Rompió alrededor del ladrillo con el cincel con sumo cuidado, tratando siempre de hacerlo sobre la mezcla firme que lo rodeaba. De a poco fue logrando lo que se proponía hacer. En pocos minutos, el ladrillo estaba prácticamente desprendido de la pared. Cinceló con mayor profundidad con el fin de desprenderlo completamente. La pieza roja se movió ligeramente y de un tirón lo quitó de la pared. Ahora tenía delante un hueco desde el que podía apreciar mejor el centro de la pared de treinta centímetros. Dejó las herramientas en el suelo y usó la linterna.
Allí estaba lo blanco, abarcando más de lo que se imaginaba. Trató de seguir el contorno pero entonces quedó paralizado, para luego dar un brinco hacia atrás. Lo blanco, ese material que había atravesado con el taladro y que había desprendido ese polvillo que tanto le había llamado la atención, tenía forma. Y sus conocimientos eran los suficientes como para entender lo que estaba atrapado en la pared de su casa. Ante sus ojos, había un hueso humano. Uno que se parecía a una clavícula.
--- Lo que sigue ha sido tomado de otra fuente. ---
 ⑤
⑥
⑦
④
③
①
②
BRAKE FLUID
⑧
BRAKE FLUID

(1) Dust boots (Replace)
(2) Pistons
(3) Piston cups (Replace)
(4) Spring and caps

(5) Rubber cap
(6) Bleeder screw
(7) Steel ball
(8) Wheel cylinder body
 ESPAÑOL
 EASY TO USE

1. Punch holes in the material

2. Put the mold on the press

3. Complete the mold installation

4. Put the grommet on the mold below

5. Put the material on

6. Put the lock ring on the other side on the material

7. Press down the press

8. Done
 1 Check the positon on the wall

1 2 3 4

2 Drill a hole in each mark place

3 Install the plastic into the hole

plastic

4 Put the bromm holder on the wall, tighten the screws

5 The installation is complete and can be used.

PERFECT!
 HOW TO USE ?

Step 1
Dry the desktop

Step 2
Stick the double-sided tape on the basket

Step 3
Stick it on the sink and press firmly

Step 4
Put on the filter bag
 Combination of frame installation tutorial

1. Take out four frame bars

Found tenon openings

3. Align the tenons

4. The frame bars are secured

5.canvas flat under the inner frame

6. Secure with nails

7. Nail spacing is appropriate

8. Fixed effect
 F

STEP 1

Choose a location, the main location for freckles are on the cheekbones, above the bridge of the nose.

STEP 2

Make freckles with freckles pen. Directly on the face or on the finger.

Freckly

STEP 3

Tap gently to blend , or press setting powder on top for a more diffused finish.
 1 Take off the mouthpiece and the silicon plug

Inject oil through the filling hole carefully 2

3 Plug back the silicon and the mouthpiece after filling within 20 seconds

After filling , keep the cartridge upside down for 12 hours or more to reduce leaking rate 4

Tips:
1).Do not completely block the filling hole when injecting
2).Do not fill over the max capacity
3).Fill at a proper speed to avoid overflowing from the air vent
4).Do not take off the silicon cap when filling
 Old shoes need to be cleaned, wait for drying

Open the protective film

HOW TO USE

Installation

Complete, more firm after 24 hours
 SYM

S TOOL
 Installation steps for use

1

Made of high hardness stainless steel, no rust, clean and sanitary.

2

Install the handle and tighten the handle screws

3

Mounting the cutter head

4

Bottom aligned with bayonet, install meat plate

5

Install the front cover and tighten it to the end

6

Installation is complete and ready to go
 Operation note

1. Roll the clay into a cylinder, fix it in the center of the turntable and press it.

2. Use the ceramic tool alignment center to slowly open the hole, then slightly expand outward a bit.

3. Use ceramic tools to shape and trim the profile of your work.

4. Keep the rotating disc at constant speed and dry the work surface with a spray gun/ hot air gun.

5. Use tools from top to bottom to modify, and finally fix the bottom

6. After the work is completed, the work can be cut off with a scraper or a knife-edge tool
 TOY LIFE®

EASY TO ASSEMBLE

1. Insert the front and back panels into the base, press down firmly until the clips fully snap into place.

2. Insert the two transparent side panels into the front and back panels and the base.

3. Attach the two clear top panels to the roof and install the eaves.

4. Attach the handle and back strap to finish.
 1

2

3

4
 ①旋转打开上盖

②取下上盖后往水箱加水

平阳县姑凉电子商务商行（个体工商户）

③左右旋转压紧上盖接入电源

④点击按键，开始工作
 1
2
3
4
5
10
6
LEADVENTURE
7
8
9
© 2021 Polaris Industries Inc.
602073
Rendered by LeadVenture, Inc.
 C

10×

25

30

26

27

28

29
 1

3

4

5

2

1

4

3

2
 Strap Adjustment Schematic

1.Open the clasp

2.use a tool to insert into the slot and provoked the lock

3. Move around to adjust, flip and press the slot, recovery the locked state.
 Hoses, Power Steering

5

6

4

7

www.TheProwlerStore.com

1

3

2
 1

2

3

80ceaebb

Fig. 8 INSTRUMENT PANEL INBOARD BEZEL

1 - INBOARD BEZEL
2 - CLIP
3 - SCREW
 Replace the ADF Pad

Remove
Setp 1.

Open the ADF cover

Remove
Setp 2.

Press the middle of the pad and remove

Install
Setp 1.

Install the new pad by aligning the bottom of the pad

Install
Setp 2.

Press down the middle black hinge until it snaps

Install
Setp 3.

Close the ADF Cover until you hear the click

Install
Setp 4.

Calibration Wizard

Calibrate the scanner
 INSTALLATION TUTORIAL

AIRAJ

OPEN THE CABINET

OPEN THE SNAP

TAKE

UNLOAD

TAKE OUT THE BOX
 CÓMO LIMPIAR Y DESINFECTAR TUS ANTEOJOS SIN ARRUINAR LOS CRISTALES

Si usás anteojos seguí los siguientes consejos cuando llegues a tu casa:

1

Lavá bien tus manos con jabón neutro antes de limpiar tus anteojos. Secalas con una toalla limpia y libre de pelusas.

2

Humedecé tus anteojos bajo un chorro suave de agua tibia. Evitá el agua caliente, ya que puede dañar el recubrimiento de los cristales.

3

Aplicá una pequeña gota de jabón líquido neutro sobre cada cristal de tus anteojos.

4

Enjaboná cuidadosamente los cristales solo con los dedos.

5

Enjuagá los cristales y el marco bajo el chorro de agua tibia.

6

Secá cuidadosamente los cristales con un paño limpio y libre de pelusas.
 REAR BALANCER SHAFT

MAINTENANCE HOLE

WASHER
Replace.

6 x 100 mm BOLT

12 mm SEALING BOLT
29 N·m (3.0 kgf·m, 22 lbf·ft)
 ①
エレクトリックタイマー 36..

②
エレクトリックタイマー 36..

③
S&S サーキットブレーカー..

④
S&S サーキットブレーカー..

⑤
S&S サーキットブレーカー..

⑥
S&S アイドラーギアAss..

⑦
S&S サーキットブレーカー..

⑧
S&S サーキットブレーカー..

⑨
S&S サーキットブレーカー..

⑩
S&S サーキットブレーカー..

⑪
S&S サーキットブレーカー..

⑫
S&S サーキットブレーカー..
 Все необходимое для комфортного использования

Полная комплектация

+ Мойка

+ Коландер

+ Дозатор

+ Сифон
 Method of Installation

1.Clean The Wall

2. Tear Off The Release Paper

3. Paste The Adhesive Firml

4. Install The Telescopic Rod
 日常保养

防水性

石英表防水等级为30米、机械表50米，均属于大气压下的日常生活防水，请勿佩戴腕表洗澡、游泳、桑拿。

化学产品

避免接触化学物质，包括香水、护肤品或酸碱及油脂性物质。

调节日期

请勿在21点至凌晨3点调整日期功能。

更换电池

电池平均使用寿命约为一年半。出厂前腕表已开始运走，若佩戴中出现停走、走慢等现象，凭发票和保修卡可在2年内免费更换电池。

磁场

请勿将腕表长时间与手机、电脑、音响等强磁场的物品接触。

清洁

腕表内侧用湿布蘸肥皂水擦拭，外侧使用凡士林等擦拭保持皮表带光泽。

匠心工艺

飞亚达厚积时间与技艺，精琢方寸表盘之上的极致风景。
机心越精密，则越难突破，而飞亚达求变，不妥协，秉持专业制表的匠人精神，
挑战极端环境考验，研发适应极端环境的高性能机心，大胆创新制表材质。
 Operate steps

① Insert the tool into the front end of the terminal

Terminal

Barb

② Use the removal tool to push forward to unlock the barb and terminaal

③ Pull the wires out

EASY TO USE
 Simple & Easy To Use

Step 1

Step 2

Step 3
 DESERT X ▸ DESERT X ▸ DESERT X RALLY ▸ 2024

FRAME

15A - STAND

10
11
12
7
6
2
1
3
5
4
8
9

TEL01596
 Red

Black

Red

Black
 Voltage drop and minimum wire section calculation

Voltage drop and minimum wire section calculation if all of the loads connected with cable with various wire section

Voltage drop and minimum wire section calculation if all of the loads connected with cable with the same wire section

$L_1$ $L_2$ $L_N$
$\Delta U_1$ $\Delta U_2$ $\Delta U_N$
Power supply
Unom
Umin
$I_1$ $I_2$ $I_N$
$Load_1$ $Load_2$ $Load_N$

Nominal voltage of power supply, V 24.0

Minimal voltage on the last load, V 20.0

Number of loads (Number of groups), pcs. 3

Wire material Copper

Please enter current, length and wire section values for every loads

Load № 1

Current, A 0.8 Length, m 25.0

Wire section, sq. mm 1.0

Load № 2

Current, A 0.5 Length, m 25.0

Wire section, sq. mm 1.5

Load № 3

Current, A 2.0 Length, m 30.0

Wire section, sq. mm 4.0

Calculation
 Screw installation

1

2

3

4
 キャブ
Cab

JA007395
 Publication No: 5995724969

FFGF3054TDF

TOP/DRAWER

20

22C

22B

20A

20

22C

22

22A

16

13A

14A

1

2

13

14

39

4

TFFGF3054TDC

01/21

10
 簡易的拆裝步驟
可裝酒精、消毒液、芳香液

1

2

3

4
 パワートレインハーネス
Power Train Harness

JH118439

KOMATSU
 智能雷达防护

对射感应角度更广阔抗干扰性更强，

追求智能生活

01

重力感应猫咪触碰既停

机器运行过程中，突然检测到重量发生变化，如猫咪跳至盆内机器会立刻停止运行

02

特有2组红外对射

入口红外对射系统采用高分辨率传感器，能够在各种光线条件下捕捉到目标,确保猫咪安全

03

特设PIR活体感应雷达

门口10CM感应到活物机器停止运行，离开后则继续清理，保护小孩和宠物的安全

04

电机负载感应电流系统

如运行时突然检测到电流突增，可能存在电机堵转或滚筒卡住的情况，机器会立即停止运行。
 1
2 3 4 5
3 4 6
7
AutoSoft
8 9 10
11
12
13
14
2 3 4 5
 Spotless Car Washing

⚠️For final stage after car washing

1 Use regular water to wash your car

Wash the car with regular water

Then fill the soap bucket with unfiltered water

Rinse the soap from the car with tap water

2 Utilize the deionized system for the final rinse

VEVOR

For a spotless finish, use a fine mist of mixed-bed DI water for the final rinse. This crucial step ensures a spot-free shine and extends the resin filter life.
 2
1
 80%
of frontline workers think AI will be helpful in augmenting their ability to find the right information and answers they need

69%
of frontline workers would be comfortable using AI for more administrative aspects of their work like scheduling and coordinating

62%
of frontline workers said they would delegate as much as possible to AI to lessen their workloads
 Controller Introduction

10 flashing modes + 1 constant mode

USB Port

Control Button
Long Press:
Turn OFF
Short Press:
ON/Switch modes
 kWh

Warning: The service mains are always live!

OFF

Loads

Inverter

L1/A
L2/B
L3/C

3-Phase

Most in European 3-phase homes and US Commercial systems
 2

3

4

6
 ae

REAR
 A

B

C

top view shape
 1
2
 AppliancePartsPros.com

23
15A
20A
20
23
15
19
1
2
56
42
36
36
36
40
A pesar del calor, sintió frío. Debió sentarse. ¿Qué hacía un hueso en la pared? Tomó otra vez el cincel y siguiendo su instinto, atacó la pared alrededor del hueco. No le importaba ahora cuidar si golpeaba el ladrillo o alrededor del mismo. El aire del lugar se llenó de polvillo. Alfredo no se detuvo ni para tomar agua. El sudor le caía por todo el cuerpo. Se detuvo una hora más tarde. Incrédulo. Horrorizado.
Había picado una pared completa, a una profundidad de entre diez y quince. Podía contar al menos cinco cráneos y un centenar de huesos de todos los largos y formas. Dejó el cincel y la masa en el suelo. El aire viciado le habría molestado en una ocasión distinta. Aún sentía el eco de los golpes en los oídos, pero no podía impedirlo. Tampoco encontraba explicación de lo que estaba siendo testigo. Miró alrededor y contó las demás paredes. ¿Cuántos más habría? De repente el calor perdió importancia. Su piel impregnada de polvo, destilaba horror.
Ya de pie, se encaminó hasta el teléfono. Mientras hilvanaba las palabras que diría cuando contestaran del otro lado, en dependencia policial, recordaba la invitación de su hermano. ¿No preferiría en esos momentos unos días de humillación en lugar de tremenda revelación? Le resultaba difícil pensar una respuesta. La línea empezó a llamar.